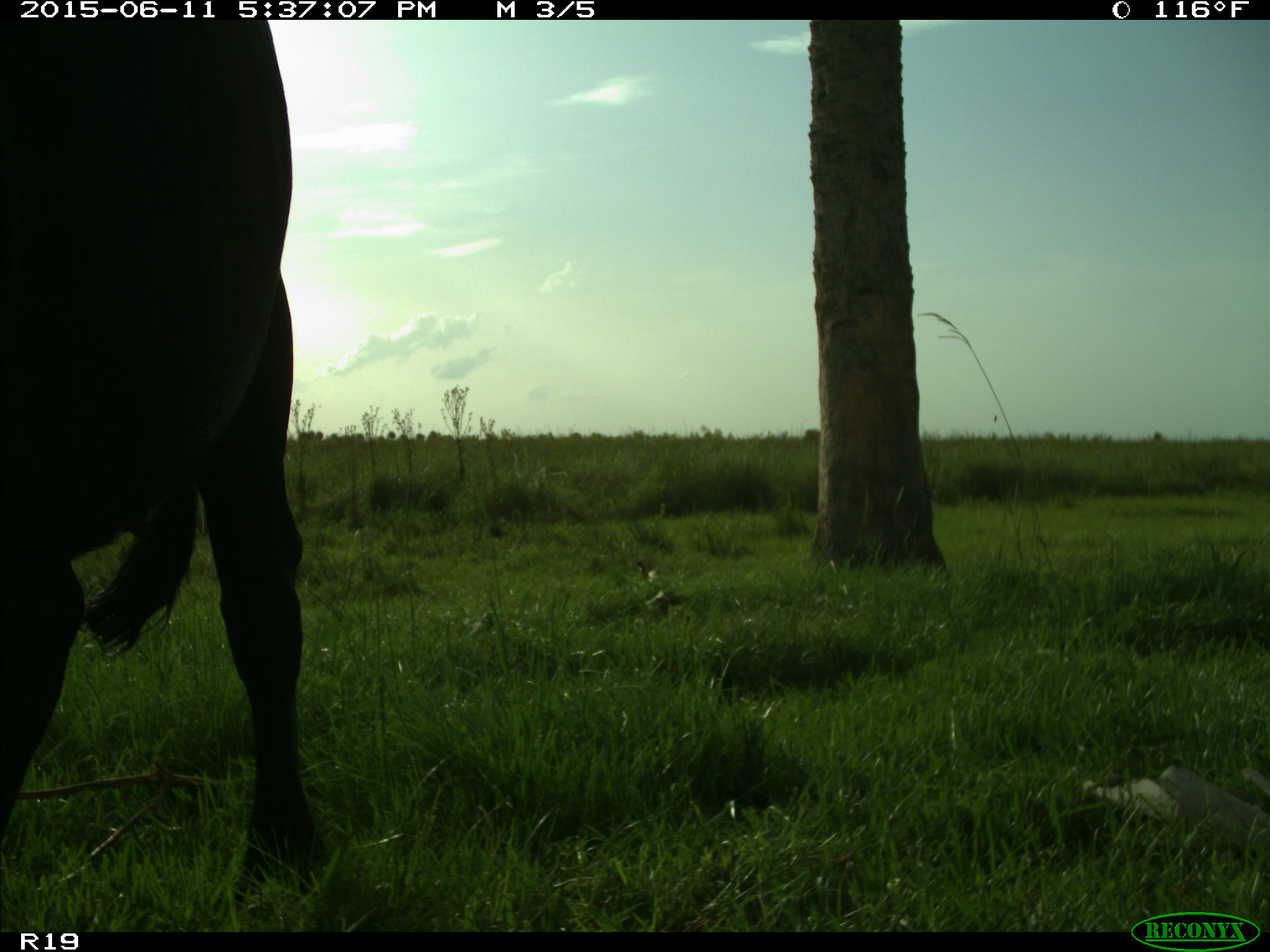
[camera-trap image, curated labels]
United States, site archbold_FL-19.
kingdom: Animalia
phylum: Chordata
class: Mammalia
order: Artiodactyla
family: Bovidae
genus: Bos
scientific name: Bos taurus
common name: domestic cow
────────
*Task:* Retype the records in full, exactly as given, and omit the pictures.

*Output for this exercise:*
[camera-trap image, curated labels]
United States, site archbold_FL-19.
kingdom: Animalia
phylum: Chordata
class: Mammalia
order: Artiodactyla
family: Bovidae
genus: Bos
scientific name: Bos taurus
common name: domestic cow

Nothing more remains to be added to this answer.